If you set Minimum Spacing to 0 then every point in the input cloud will be used for the output DTM. Since there is no colour information between points, this will maximise the resolution of the virtual texture, as nothing is removed.

Note that because this option takes every point in the point cloud as-is, you might find the DTM is rather noisy if you turn off the texture and look at the quality of the surface:

Noisy LiDAR data

Spikes in the raw LiDAR data.

The best way to deal with the spikes is to use select Build | Filter DTM Points… to bring up the DTM Filtering dialog and then under Spikes click the Remove button, then click OK and check the results. Repeat until no spikes remain.

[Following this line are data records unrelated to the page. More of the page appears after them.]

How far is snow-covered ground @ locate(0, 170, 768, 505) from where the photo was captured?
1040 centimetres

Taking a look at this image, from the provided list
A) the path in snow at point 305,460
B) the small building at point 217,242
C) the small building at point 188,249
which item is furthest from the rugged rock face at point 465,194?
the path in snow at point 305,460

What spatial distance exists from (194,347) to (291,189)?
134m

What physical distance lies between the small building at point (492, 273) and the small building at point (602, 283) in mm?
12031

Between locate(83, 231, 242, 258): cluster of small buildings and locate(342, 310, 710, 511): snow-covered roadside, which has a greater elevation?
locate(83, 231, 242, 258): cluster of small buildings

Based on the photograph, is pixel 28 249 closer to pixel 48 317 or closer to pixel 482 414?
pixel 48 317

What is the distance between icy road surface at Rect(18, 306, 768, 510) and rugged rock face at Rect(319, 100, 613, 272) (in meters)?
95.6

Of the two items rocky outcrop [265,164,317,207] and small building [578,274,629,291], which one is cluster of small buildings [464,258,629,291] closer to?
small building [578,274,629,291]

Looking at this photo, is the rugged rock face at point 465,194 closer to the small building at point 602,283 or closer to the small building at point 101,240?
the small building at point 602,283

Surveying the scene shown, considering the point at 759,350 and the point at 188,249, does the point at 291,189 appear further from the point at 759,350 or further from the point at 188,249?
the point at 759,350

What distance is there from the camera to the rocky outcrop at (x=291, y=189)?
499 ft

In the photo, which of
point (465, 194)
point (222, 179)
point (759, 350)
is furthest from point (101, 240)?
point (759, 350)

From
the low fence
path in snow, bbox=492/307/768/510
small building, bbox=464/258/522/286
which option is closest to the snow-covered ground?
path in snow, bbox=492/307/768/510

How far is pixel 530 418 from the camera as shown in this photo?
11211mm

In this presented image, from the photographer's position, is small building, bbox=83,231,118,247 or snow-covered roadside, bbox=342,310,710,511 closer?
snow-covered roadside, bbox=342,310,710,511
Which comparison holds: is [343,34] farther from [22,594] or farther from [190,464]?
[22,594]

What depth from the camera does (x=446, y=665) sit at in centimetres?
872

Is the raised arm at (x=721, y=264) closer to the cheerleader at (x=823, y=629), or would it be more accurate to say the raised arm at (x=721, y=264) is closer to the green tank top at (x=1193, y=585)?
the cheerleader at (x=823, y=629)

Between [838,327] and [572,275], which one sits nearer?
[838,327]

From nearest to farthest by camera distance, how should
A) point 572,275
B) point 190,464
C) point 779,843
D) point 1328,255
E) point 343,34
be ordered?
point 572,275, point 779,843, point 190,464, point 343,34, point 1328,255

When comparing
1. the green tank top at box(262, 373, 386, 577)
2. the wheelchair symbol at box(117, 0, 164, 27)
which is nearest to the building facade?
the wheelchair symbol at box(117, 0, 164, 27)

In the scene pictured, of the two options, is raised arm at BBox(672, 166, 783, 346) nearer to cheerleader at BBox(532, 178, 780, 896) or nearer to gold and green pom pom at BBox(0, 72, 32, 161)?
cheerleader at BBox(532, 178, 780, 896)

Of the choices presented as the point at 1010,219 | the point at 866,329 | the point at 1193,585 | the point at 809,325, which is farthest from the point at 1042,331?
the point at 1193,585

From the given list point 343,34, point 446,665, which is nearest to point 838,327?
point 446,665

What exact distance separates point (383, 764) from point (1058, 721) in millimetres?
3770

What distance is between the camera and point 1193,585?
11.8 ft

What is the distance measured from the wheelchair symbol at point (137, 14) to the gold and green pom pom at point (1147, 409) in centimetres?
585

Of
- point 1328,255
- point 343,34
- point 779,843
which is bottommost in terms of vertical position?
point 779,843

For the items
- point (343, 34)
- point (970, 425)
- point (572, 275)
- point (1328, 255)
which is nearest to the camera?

Then, to reduce the overall noise, you can use the same dialog but this time click Smooth, click OK, and check the results. A few iterations will usually be enough to greatly improve the quality of the DTM.

DTM Filtering dialog

Removing spikes followed by smoothing can improve the appearance.

Comparison

The image below shows a directly-triangulated point cloud from a Riegl Mini-VUX LiDAR system with Applanix APX-20 IMU PPK, flown at 84 m altitude. Points from two separate runs flown in opposite directions are included, making it quite easy to see the individual scan lines due to systematic height differences between them as a consequence of the accuracy limits. The average point spacing is about 140 mm and the noise in the vertical direction is about 20 mm. Moving the mouse over the image will show the result of applying 3DM Analyst’s smoothing algorithm three times; it clearly improves the ability to see the underlying surface:

Directly-triangulated raw LiDAR data.
Move mouse over image to see the effect of 3 × smoothing.

For comparison, below is the smoothed directly-triangulated surface model again, but this time moving the mouse over it will show the result of applying Poisson Surface Reconstruction to the same point cloud with a minimum point spacing of 150 mm and a point weighting of 0. (See Poisson Surface Reconstruction for an explanation of these values.)

Directly-triangulated and smoothed LiDAR data vs Poisson reconstruction.
Move mouse over image to see the Poisson surface.

The Poisson surface is slightly smoother, with the biggest difference in the vegetation running across the middle of the image where the points are the most “spiky” due to some points being on top of the vegetation and some on the ground below; in the other areas the results are pretty similar.